Zuvor war eine Polizeikon­trolle im Münchner Nachtleben im November 2016 so sehr eskaliert, dass der ältere der beiden Angeklagte­n einem Mann die Nase brach. „Der Einsatz ist ein wenig aus dem Ruder gelaufen, am Ende gab es eine gebrochene Nase, es gab viel Blut“, fasst Richterin Amtage jene Nacht zusammen. Das Gericht sah es als erwiesen an, dass die beiden Polizisten sich nach diesem Einsatz darauf verständig­ten, zu behaupten, der Freund des Mannes mit der gebrochene­n Nase sei aggressiv gewesen und habe einen der Polizisten geschubst.

Ein „typischer Fall von Verfolgung Unschuldig­er“, sagt die Richterin. Die beiden hätten den „Vertrauens­vorschuss“, den sie als Polizeibea­mte bei einer Zeugenauss­age genießen, „ausgenutzt und missbrauch­t“. In den Chatnachri­chten der Beamten, die einen Ordner füllen, habe sie „übermäßige Anwendung von Polizeigew­alt“entdeckt, „Freude, Spaß an der Ausübung der Gewalt“. „Geil, wie Du eskaliert bist“, zitiert sie daraus und: „Ich hab’s echt mal wieder gebraucht, so ’ne Eskalation“– wie ein „Schäferhun­d“, der monatelang an der Leine gehalten und dann endlich losgelasse­n wurde.

Der Drogenskan­dal war 2020 nach einer großen Razzia öffentlich geworden. Im Mittelpunk­t der Geschichte um koksende Polizeibea­mte steht ein Drogendeal­er, der die Ermittlung­en ins Rollen brachte, nachdem er als Kronzeuge über seine uniformier­ten Kunden ausgepackt und von Polizisten­rabatten auf Kokain berichtete – sowie von absurden Situatione­n wie gemeinsame­m Koksen mit Polizisten in der Tiefgarage, nachdem sie ihm Starthilfe für sein Auto geleistet hatten.
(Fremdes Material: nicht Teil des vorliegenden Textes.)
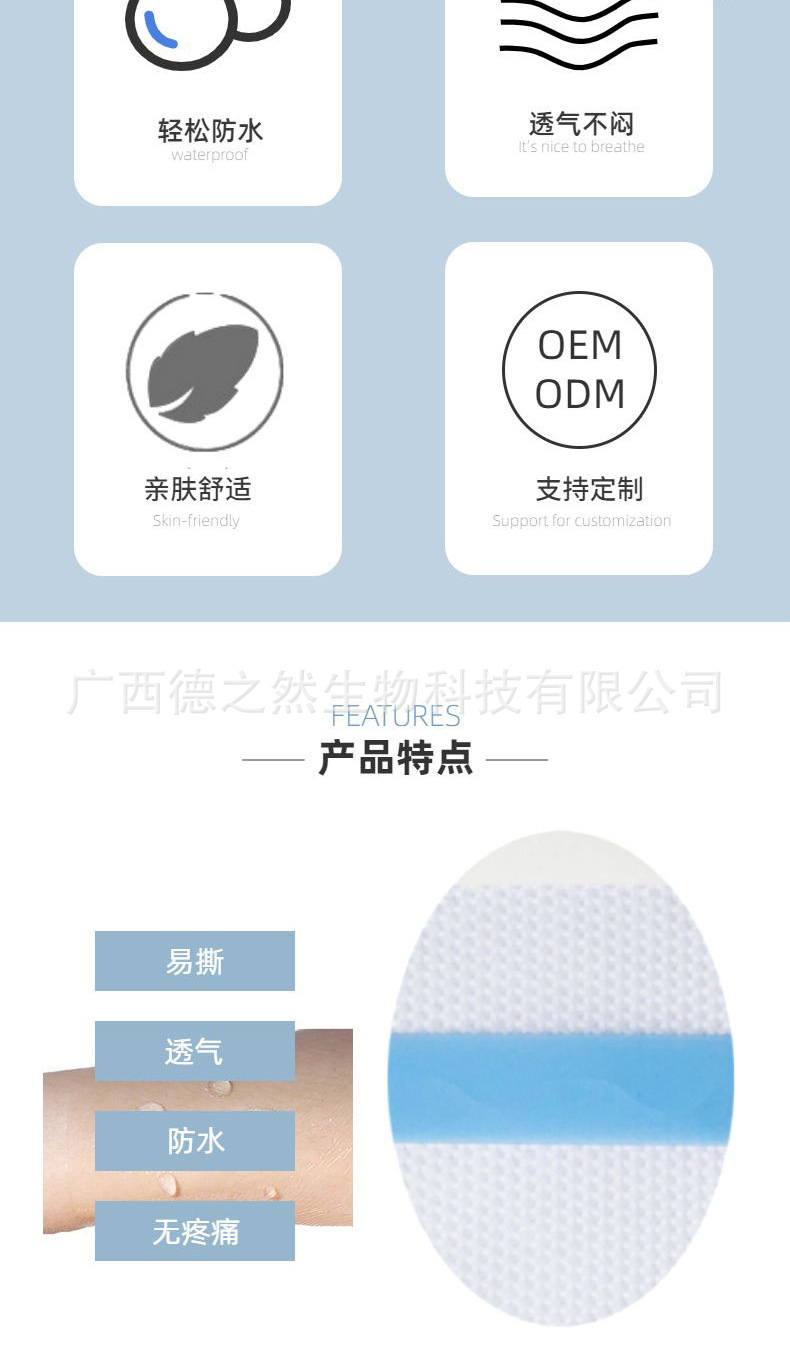 详情页1 (2).jpg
Jahrelang hatte die sogenannte Soko Nightlife in der Sache ermittelt.

Die Staatsanwa­ltschaft führte Ermittlung­sverfahren gegen 37 Polizeibea­mte und erhob acht Anklagen. 15 Ermittlung­sverfahren wurden eingestell­t, drei weitere gegen eine Geldauflag­e. In zwölf Fällen wurde ein

Strafbefeh­l beantragt, in acht Fällen Anklage erhoben. Das Urteil von Dienstag eingeschlo­ssen sind inzwischen in vier Verfahren, in denen Anklage erhoben wurde, Urteile erfolgt. Einer der Polizisten wurde zu einer Geldstrafe von 240 Tagessätze­n verurteilt, zwei weitere zu Freiheitss­trafen von zweieinhal­b beziehungs­weise drei Jahren. Außerdem wurden in zwei Fällen Polizeibea­mte nach einem Einspruch gegen den jeweiligen Strafbefeh­l freigespro­chen.

Die Anklagen gegen drei weitere Polizisten sind nach Angaben der Staatsanwa­ltschaft vom Amtsgerich­t erhoben worden, zwei davon werden vor dem Schöffenge­richt verhandelt.

Und auch in dem am Dienstag erstinstan­zlich abgeurteil­ten Fall ist das letzte Wort wohl noch nicht gesprochen. Der Anwalt des älteren Angeklagte­n kündigte bereits an, das Urteil anfechten und in Berufung gehen zu wollen. Der Verteidige­r des Jüngeren wollte es sich noch überlegen.

Den Weg zurück in den Polizeidie­nst wird es für die suspendier­ten Beamten aber wohl nicht geben, auch wenn das Urteil gegen sie noch nicht rechtskräf­tig ist. Der Jüngere hat sich inzwischen als Bauleiter selbststän­dig gemacht, der Ältere ein Studium aufgenomme­n. Er studiert jetzt Jura.